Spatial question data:
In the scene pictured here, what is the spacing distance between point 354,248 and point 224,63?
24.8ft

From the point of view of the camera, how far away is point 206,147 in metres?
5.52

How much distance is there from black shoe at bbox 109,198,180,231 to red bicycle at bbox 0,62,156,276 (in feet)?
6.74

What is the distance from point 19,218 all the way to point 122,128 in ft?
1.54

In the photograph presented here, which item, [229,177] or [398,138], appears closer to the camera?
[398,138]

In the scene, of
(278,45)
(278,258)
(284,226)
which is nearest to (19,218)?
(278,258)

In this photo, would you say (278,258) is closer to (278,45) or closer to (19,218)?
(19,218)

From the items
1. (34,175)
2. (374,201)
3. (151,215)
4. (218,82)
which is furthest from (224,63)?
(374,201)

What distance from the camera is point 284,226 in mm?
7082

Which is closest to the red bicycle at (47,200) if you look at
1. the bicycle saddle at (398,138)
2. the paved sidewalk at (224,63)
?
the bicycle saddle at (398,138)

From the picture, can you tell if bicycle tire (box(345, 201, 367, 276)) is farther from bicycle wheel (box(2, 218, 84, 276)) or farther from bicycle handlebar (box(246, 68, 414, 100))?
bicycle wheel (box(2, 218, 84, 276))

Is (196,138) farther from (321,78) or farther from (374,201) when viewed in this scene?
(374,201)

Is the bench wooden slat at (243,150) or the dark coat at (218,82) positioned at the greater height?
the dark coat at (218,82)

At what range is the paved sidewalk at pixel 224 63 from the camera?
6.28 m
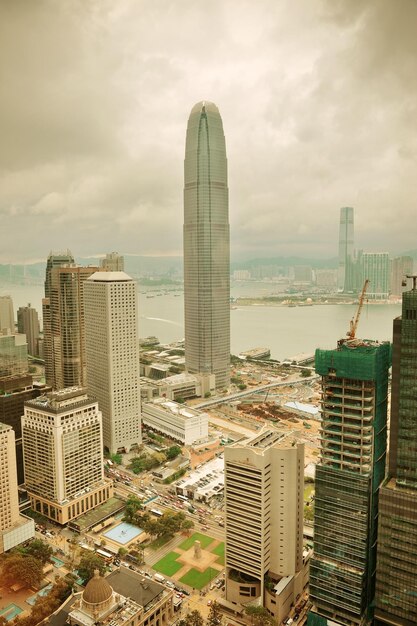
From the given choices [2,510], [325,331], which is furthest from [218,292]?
[2,510]

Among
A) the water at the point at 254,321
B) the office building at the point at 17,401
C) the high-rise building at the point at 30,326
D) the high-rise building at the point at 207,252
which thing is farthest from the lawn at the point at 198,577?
the high-rise building at the point at 30,326

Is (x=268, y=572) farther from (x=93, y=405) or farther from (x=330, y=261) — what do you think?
(x=330, y=261)

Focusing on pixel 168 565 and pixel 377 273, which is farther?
pixel 377 273

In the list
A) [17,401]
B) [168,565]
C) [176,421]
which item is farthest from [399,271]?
[17,401]

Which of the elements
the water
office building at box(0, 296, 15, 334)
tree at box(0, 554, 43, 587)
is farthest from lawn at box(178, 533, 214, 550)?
office building at box(0, 296, 15, 334)

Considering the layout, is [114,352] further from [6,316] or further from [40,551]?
[6,316]

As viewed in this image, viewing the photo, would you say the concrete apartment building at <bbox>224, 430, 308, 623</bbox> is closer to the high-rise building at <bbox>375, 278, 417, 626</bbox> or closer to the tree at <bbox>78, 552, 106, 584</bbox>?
the high-rise building at <bbox>375, 278, 417, 626</bbox>
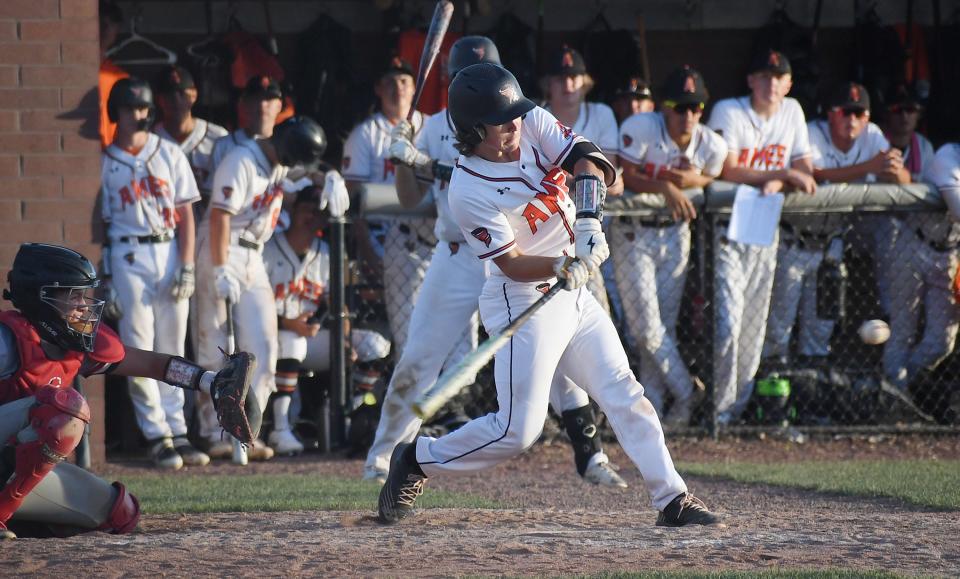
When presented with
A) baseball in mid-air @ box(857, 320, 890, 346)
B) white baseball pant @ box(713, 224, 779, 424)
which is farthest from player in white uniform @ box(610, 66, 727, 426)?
baseball in mid-air @ box(857, 320, 890, 346)

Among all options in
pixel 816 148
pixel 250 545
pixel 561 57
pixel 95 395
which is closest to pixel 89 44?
pixel 95 395

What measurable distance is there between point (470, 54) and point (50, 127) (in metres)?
2.30

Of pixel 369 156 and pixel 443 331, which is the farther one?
pixel 369 156

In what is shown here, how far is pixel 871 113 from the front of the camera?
9008 millimetres

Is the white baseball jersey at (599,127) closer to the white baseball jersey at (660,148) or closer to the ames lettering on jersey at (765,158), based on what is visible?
the white baseball jersey at (660,148)

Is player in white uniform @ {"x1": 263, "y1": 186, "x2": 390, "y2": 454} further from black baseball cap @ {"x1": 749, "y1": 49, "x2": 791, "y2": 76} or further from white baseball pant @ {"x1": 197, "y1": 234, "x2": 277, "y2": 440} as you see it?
black baseball cap @ {"x1": 749, "y1": 49, "x2": 791, "y2": 76}

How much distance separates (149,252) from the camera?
22.3ft

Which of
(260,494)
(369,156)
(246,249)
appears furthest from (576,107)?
(260,494)

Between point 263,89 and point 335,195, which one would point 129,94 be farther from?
point 335,195

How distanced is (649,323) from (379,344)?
1.46m

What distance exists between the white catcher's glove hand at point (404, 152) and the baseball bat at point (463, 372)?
69.9 inches

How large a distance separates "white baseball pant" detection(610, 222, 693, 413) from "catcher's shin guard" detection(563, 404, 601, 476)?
65.5 inches

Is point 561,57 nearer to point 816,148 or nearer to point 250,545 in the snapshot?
point 816,148

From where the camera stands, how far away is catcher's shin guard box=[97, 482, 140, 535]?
4.59 metres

- EXERCISE DIRECTIONS -
Copy the part of the data that opens with the line containing "How large a" and closes at the end of the data, reproducing every line in full. Shift every distance and coordinate in its answers up by 41.

- EXPECTED ANSWER -
How large a distance separates "white baseball pant" detection(610, 222, 693, 413) from "catcher's shin guard" detection(563, 404, 601, 476)?
106.5 inches

Is point 561,57 nearer to point 816,148 or nearer to point 250,545 in the snapshot?
point 857,189

From where the camera stands, how far away is catcher's shin guard box=[97, 482, 140, 535]?
45.59 metres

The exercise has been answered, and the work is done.